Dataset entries
------

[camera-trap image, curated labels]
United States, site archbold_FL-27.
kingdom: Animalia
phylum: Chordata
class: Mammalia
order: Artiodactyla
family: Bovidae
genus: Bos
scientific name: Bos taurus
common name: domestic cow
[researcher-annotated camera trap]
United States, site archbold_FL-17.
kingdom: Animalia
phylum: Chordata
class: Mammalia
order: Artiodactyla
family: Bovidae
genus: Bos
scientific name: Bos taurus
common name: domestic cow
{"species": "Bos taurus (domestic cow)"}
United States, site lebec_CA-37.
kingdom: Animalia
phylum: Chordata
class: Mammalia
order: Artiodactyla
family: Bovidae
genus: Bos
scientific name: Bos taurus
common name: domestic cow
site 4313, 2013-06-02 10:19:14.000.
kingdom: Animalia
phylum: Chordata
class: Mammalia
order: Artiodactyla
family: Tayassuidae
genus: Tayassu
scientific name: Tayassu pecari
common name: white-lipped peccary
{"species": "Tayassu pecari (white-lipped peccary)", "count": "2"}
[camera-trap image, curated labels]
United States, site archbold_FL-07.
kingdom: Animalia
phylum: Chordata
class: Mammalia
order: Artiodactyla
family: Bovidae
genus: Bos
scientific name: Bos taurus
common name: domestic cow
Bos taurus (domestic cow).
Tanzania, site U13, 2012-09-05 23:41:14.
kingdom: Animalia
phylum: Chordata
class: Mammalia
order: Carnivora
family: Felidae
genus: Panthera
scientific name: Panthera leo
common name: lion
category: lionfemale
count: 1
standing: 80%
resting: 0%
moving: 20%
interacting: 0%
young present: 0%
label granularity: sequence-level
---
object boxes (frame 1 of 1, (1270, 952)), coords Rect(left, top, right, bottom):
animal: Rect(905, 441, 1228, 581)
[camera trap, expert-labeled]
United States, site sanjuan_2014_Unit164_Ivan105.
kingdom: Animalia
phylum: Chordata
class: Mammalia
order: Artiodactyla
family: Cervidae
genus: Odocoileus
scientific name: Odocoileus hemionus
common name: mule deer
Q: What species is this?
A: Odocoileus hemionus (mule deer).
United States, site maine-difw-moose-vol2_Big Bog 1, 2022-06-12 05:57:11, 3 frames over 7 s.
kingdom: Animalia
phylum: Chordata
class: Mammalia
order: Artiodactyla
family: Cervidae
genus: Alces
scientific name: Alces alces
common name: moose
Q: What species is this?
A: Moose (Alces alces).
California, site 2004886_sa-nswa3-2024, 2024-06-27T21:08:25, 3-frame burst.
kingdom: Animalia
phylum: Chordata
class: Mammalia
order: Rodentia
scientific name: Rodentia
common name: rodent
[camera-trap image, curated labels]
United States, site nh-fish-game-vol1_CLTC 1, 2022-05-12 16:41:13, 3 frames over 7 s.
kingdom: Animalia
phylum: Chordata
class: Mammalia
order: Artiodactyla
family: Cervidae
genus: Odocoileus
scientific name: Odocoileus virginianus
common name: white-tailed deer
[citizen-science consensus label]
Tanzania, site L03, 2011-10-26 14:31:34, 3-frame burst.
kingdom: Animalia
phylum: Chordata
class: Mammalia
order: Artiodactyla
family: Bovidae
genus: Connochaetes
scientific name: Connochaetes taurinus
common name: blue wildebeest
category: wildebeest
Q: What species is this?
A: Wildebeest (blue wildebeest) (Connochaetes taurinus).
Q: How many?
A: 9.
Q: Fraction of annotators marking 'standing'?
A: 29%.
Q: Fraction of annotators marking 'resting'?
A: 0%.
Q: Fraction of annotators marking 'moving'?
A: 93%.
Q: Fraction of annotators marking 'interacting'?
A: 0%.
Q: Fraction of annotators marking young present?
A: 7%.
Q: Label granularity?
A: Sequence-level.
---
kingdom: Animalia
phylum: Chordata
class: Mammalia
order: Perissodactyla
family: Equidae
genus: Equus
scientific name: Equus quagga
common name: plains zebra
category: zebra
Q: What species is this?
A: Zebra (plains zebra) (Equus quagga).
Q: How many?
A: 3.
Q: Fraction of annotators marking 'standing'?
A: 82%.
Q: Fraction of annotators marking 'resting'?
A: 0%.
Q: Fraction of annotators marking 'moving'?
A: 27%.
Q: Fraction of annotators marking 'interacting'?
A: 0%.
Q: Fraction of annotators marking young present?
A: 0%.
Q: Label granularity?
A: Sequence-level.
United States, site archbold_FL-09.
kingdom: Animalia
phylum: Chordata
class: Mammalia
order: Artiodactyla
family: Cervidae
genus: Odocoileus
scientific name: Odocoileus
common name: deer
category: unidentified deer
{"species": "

------

§ Problem description: Copy out each entry above with no deviation.

§ Answer section:
[camera-trap image, curated labels]
United States, site archbold_FL-27.
kingdom: Animalia
phylum: Chordata
class: Mammalia
order: Artiodactyla
family: Bovidae
genus: Bos
scientific name: Bos taurus
common name: domestic cow
[researcher-annotated camera trap]
United States, site archbold_FL-17.
kingdom: Animalia
phylum: Chordata
class: Mammalia
order: Artiodactyla
family: Bovidae
genus: Bos
scientific name: Bos taurus
common name: domestic cow
{"species": "Bos taurus (domestic cow)"}
United States, site lebec_CA-37.
kingdom: Animalia
phylum: Chordata
class: Mammalia
order: Artiodactyla
family: Bovidae
genus: Bos
scientific name: Bos taurus
common name: domestic cow
site 4313, 2013-06-02 10:19:14.000.
kingdom: Animalia
phylum: Chordata
class: Mammalia
order: Artiodactyla
family: Tayassuidae
genus: Tayassu
scientific name: Tayassu pecari
common name: white-lipped peccary
{"species": "Tayassu pecari (white-lipped peccary)", "count": "2"}
[camera-trap image, curated labels]
United States, site archbold_FL-07.
kingdom: Animalia
phylum: Chordata
class: Mammalia
order: Artiodactyla
family: Bovidae
genus: Bos
scientific name: Bos taurus
common name: domestic cow
Bos taurus (domestic cow).
Tanzania, site U13, 2012-09-05 23:41:14.
kingdom: Animalia
phylum: Chordata
class: Mammalia
order: Carnivora
family: Felidae
genus: Panthera
scientific name: Panthera leo
common name: lion
category: lionfemale
count: 1
standing: 80%
resting: 0%
moving: 20%
interacting: 0%
young present: 0%
label granularity: sequence-level
---
object boxes (frame 1 of 1, (1270, 952)), coords Rect(left, top, right, bottom):
animal: Rect(905, 441, 1228, 581)
[camera trap, expert-labeled]
United States, site sanjuan_2014_Unit164_Ivan105.
kingdom: Animalia
phylum: Chordata
class: Mammalia
order: Artiodactyla
family: Cervidae
genus: Odocoileus
scientific name: Odocoileus hemionus
common name: mule deer
Q: What species is this?
A: Odocoileus hemionus (mule deer).
United States, site maine-difw-moose-vol2_Big Bog 1, 2022-06-12 05:57:11, 3 frames over 7 s.
kingdom: Animalia
phylum: Chordata
class: Mammalia
order: Artiodactyla
family: Cervidae
genus: Alces
scientific name: Alces alces
common name: moose
Q: What species is this?
A: Moose (Alces alces).
California, site 2004886_sa-nswa3-2024, 2024-06-27T21:08:25, 3-frame burst.
kingdom: Animalia
phylum: Chordata
class: Mammalia
order: Rodentia
scientific name: Rodentia
common name: rodent
[camera-trap image, curated labels]
United States, site nh-fish-game-vol1_CLTC 1, 2022-05-12 16:41:13, 3 frames over 7 s.
kingdom: Animalia
phylum: Chordata
class: Mammalia
order: Artiodactyla
family: Cervidae
genus: Odocoileus
scientific name: Odocoileus virginianus
common name: white-tailed deer
[citizen-science consensus label]
Tanzania, site L03, 2011-10-26 14:31:34, 3-frame burst.
kingdom: Animalia
phylum: Chordata
class: Mammalia
order: Artiodactyla
family: Bovidae
genus: Connochaetes
scientific name: Connochaetes taurinus
common name: blue wildebeest
category: wildebeest
Q: What species is this?
A: Wildebeest (blue wildebeest) (Connochaetes taurinus).
Q: How many?
A: 9.
Q: Fraction of annotators marking 'standing'?
A: 29%.
Q: Fraction of annotators marking 'resting'?
A: 0%.
Q: Fraction of annotators marking 'moving'?
A: 93%.
Q: Fraction of annotators marking 'interacting'?
A: 0%.
Q: Fraction of annotators marking young present?
A: 7%.
Q: Label granularity?
A: Sequence-level.
---
kingdom: Animalia
phylum: Chordata
class: Mammalia
order: Perissodactyla
family: Equidae
genus: Equus
scientific name: Equus quagga
common name: plains zebra
category: zebra
Q: What species is this?
A: Zebra (plains zebra) (Equus quagga).
Q: How many?
A: 3.
Q: Fraction of annotators marking 'standing'?
A: 82%.
Q: Fraction of annotators marking 'resting'?
A: 0%.
Q: Fraction of annotators marking 'moving'?
A: 27%.
Q: Fraction of annotators marking 'interacting'?
A: 0%.
Q: Fraction of annotators marking young present?
A: 0%.
Q: Label granularity?
A: Sequence-level.
United States, site archbold_FL-09.
kingdom: Animalia
phylum: Chordata
class: Mammalia
order: Artiodactyla
family: Cervidae
genus: Odocoileus
scientific name: Odocoileus
common name: deer
category: unidentified deer
{"species": "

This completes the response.